You're reading: Lithuania begins 2nd round of national election

VILNIUS, Lithuania — The second round of Lithuania's parliamentary election opened Sunday, with the results likely to determine whether the small East European nation continues tough austerity measures in an effort to join the euro zone.

Two center-left opposition parties — the Labor Party and the Social Democrats — finished first and second respectively in the first round and have pledged to form a new coalition government together with another opposition party, promising to end the current government’s budget cuts and increase social spending.

The Social Democrats have said that Lithuania should postpone introducing the euro until the European Union can sort out its three-year economic and financial crisis.

However, the current center-right government, led by the Homeland Union-Christian Democrats, could pull off an upset.

Prime Minister Andrius Kubilius’ government, which took over in December 2008 at the start of the financial crisis, is the first to last an entire four-year term since Lithuania regained independence from the Soviet Union in 1991.
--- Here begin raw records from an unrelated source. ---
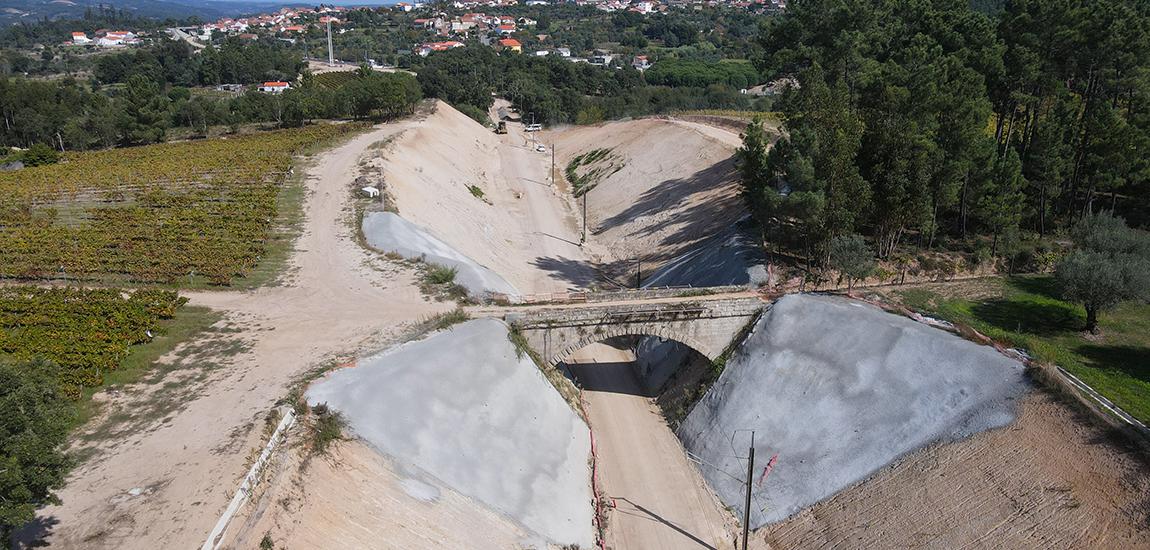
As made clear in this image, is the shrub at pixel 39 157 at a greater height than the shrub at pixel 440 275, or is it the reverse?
A: the shrub at pixel 39 157

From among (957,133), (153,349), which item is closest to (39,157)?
(153,349)

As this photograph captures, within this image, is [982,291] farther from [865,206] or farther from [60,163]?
[60,163]

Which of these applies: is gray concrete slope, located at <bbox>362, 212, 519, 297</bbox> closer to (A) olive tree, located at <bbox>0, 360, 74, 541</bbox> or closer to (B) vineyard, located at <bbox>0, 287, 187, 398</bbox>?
(B) vineyard, located at <bbox>0, 287, 187, 398</bbox>

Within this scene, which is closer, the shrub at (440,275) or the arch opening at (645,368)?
the arch opening at (645,368)

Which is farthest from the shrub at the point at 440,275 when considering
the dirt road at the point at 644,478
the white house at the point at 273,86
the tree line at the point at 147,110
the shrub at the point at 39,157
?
the white house at the point at 273,86

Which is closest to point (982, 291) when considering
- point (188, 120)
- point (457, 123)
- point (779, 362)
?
point (779, 362)

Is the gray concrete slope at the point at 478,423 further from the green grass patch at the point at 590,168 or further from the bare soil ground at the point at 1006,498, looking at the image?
the green grass patch at the point at 590,168

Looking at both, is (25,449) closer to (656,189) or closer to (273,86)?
(656,189)
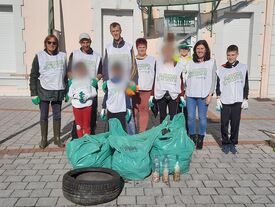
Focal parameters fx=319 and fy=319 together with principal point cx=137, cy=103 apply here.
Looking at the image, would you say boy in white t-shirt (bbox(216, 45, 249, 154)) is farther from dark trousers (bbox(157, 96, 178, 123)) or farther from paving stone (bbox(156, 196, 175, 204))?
paving stone (bbox(156, 196, 175, 204))

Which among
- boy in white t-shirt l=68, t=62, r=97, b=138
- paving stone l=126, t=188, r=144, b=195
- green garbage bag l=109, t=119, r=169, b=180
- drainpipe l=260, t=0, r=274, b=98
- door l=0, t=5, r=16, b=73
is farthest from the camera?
drainpipe l=260, t=0, r=274, b=98

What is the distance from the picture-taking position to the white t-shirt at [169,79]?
205 inches

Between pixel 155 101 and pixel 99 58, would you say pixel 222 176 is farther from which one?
pixel 99 58

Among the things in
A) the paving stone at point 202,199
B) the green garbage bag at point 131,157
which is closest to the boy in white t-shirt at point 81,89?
the green garbage bag at point 131,157

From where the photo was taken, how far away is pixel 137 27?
10312 millimetres

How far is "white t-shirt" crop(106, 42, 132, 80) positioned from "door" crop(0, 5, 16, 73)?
6.89 metres

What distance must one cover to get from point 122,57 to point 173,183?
2006mm

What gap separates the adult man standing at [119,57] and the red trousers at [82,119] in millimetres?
604

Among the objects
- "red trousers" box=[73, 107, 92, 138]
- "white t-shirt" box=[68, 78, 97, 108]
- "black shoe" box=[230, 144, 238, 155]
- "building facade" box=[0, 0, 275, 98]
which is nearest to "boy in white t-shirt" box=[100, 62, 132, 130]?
"white t-shirt" box=[68, 78, 97, 108]

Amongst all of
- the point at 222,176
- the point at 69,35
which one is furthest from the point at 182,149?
Result: the point at 69,35

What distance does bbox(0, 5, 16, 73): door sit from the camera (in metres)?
10.4

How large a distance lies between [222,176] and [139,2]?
6.94m

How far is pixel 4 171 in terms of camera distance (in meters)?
4.43

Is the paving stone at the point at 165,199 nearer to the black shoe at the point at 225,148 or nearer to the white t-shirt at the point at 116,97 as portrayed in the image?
the white t-shirt at the point at 116,97
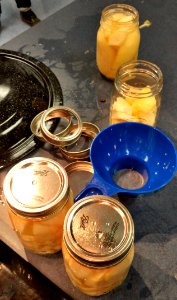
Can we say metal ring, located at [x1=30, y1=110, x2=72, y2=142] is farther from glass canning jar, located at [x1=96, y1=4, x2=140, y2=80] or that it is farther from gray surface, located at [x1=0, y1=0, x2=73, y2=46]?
gray surface, located at [x1=0, y1=0, x2=73, y2=46]

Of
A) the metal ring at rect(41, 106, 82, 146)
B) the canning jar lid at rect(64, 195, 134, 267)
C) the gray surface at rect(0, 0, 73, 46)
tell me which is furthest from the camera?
the gray surface at rect(0, 0, 73, 46)

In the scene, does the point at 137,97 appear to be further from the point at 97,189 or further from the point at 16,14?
the point at 16,14

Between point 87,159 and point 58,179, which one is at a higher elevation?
point 58,179

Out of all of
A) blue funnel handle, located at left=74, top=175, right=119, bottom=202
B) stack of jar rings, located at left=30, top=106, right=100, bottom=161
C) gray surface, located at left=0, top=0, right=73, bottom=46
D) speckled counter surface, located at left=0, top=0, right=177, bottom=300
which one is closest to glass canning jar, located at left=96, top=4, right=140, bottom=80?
speckled counter surface, located at left=0, top=0, right=177, bottom=300

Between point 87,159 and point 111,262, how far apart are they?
286 mm

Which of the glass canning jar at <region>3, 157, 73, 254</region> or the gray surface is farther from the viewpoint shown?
the gray surface

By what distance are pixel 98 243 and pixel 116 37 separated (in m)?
0.50

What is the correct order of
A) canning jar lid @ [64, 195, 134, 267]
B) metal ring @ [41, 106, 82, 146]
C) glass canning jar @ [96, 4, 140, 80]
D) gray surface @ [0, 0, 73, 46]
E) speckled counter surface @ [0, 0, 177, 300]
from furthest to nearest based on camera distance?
gray surface @ [0, 0, 73, 46] → glass canning jar @ [96, 4, 140, 80] → metal ring @ [41, 106, 82, 146] → speckled counter surface @ [0, 0, 177, 300] → canning jar lid @ [64, 195, 134, 267]

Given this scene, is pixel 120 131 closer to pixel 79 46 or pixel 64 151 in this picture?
pixel 64 151

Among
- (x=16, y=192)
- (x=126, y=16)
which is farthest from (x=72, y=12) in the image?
(x=16, y=192)

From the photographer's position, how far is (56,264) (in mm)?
581

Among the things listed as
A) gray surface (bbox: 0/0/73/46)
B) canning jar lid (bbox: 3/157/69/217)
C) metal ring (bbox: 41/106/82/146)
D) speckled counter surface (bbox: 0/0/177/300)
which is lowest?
gray surface (bbox: 0/0/73/46)

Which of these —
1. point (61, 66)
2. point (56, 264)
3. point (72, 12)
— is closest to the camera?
point (56, 264)

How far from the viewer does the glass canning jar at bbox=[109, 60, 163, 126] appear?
0.69 metres
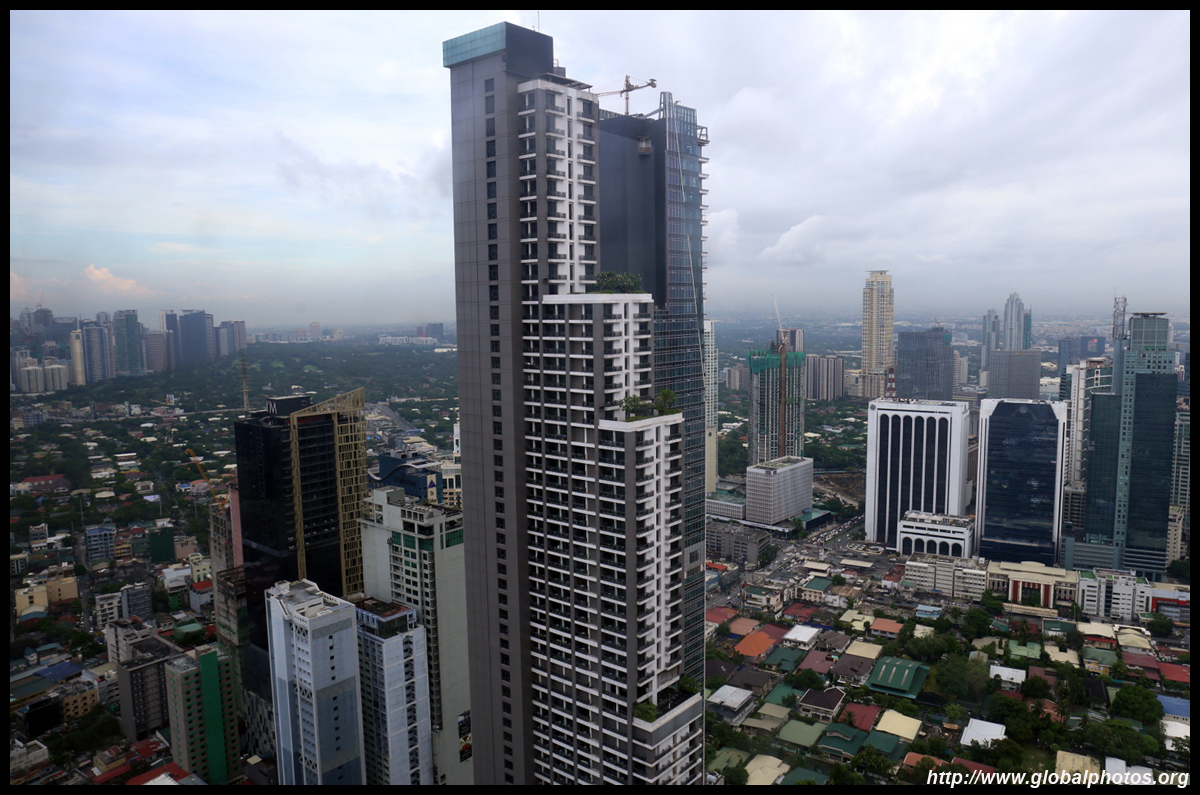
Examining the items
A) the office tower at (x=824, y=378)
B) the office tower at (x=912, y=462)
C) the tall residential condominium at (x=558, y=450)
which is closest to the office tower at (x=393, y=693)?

The government has won praise for averting bankruptcy and returning the economy to growth. Kubilius has vowed to introduce the euro in 2014, though the economy may fail to meet criteria on inflation and deficit spending.

Plans for a nuclear power plant are another highly contested issue in the country of 3 million people. The government wants to build a new facility to replace a Soviet-era nuclear plant closed in 2009, but the opposition has argued that the project is too expensive and uses technology deemed unsafe.

Nearly half of Parliament’s 141 seats are at stake in the voting, taking place two weeks after the first round failed to produce a clear favorite.